DataSheet1_Model-Informed Drug Development of New Cefoperazone Sodium and Sulbactam Sodium Combination (3:1): Pharmacokinetic/Pharmacodynamic Analysis and Antibacterial Efficacy Against Enterobacteriaceae.pdf

Objective: Cefoperazone/sulbactam is a commonly used antibiotic combination against the extended-spectrum beta-lactamases (ESBLs)-producing bacteria. The objective of this study was to evaluate the efficacy of a new cefoperazone/sulbactam combination (3:1) for Enterobacteriaceae infection via model-informed drug development (MIDD) approaches.Methods: Sulperazon [cefoperazone/sulbactam (2:1)] was used as a control. Pharmacokinetic (PK) data was collected from a clinical phase I trial. Minimum inhibitory concentrations (MICs) were determined using two-fold broth microdilution method. The percent time that the free drug concentration exceeded the minimum inhibitory concentration (%fT>MIC) was used as the pharmacokinetic/pharmacodynamic indicator correlated with efficacy. Models were developed to characterize the PK profile of cefoperazone and sulbactam. Monte Carlo simulations were employed to determine the investigational regimens of cefoperazone/sulbactam (3:1) for the treatment of infections caused by Enterobacteriaceae based on the probability of target attainment (PTA) against the tested bacteria.Results: Two 2-compartment models were developed to describe the PK profiles of cefoperazone and sulbactam. Simulation results following the single-dose showed that the regimens of cefoperazone/sulbactam combinations in the ratios of 3:1 and 2:1 achieved similar PTA against the tested bacteria. Simulation results from the multiple-dose showed that the dosing regimen of cefoperazone/sulbactam (4 g, TID, 3 g:1 g) showed slightly better antibacterial effect than cefoperazone/sulbactam (6 g, BID, 4 g:2 g) against the Escherichia coli (ESBL−) and Klebsiella pneumoniae (ESBL−). For the other tested bacteria, the above regimens achieved a similar PTA.Conclusions: Cefoperazone/sulbactam (3:1) showed similar bactericidal activity to sulperazon [cefoperazone/sulbactam (2:1)] against the tested bacteria. For the ESBL-producing and cefoperazone-resistant E. coli and K. pneumoniae, Cefoperazone/sulbactam (3:1) did not exhibit advantage as anticipated. Our study indicated that further clinical trials should be carried out cautiously to avoid the potential risks of not achieving the expected target.

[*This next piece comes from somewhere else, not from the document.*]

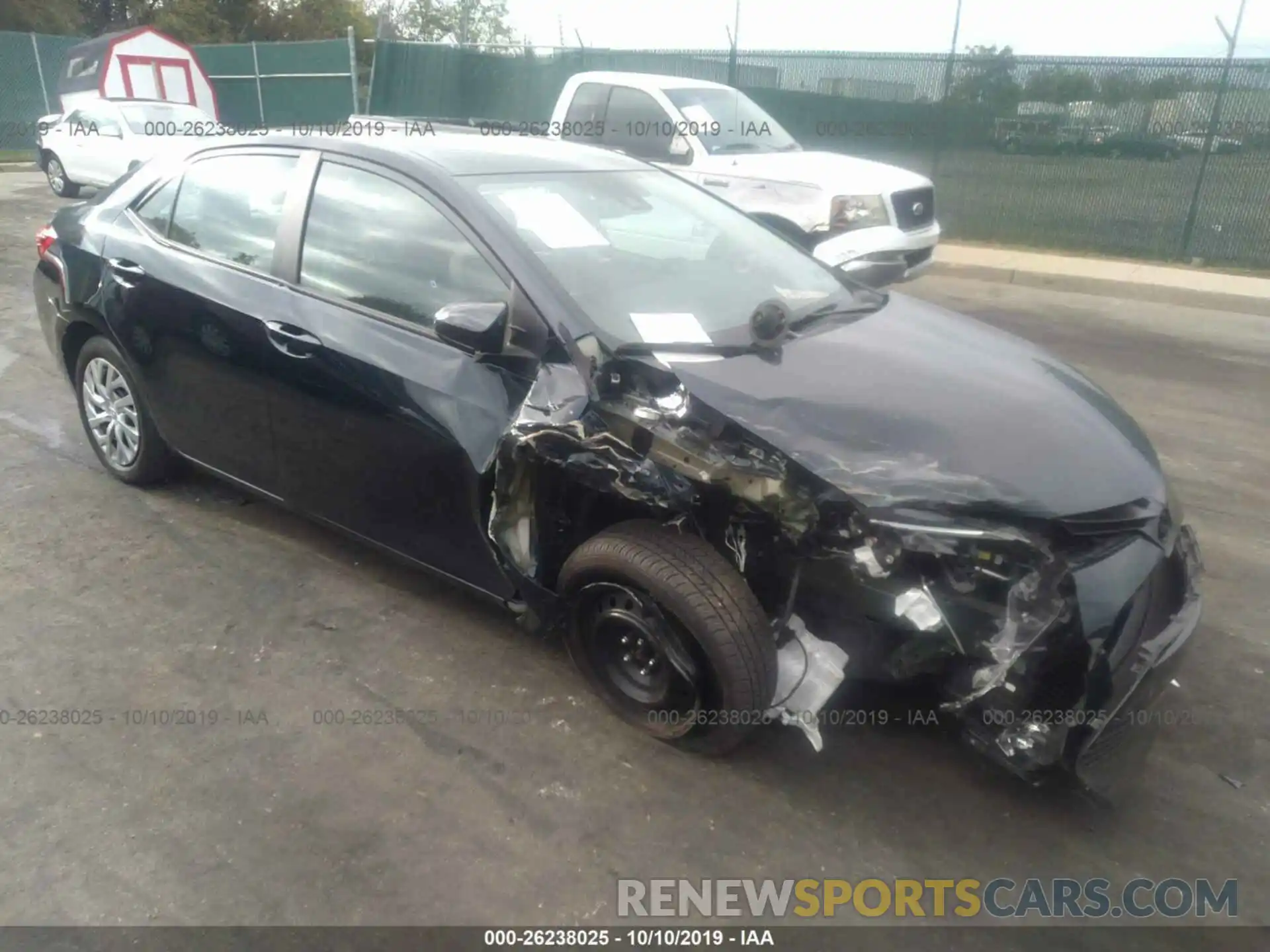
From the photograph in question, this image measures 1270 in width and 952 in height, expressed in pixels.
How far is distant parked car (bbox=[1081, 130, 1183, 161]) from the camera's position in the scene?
12.0 metres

研究目的：头孢哌酮/舒巴坦是一种针对广谱β-内酰胺酶（ESBLs）产生菌的常用抗生素组合。本研究旨在评估一种新型头孢哌酮/舒巴坦组合（3:1比例）针对肠杆菌科感染的疗效，通过模型引导的药物开发（MIDD）方法进行评估。研究方法：以舒巴坦[头孢哌酮/舒巴坦（2:1比例）]作为对照。从临床I期试验中收集了药代动力学（PK）数据。使用双倍稀释法确定最小抑菌浓度（MICs）。将药物浓度超过最小抑菌浓度的时间百分比（%fT>MIC）用作与疗效相关的药代动力学/药效学指标。开发了模型以描述头孢哌酮和舒巴坦的PK特征。采用蒙特卡洛模拟基于靶点达成概率（PTA）确定头孢哌酮/舒巴坦（3:1比例）针对肠杆菌科感染的研究方案。研究结果：开发了两个二室模型来描述头孢哌酮和舒巴坦的PK特征。单剂量模拟结果显示，头孢哌酮/舒巴坦组合（3:1和2:1比例）在针对测试细菌的PTA方面取得了相似的结果。多剂量模拟结果显示，头孢哌酮/舒巴坦（4克，每日三次，3克:1克）的剂量方案对大肠杆菌（ESBL-）和肺炎克雷伯菌（ESBL-）的抗菌效果略优于头孢哌酮/舒巴坦（6克，每日两次，4克:2克）。对于其他测试的细菌，上述方案达到了相似的PTA。研究结论：头孢哌酮/舒巴坦（3:1比例）在针对测试细菌的杀菌活性与舒巴坦[头孢哌酮/舒巴坦（2:1比例）]相似。对于产生ESBL和头孢哌酮耐药的大肠杆菌和肺炎克雷伯菌，头孢哌酮/舒巴坦（3:1比例）并未表现出预期的优势。我们的研究指出，应谨慎进行进一步的临床试验，以避免未能达到预期目标的风险。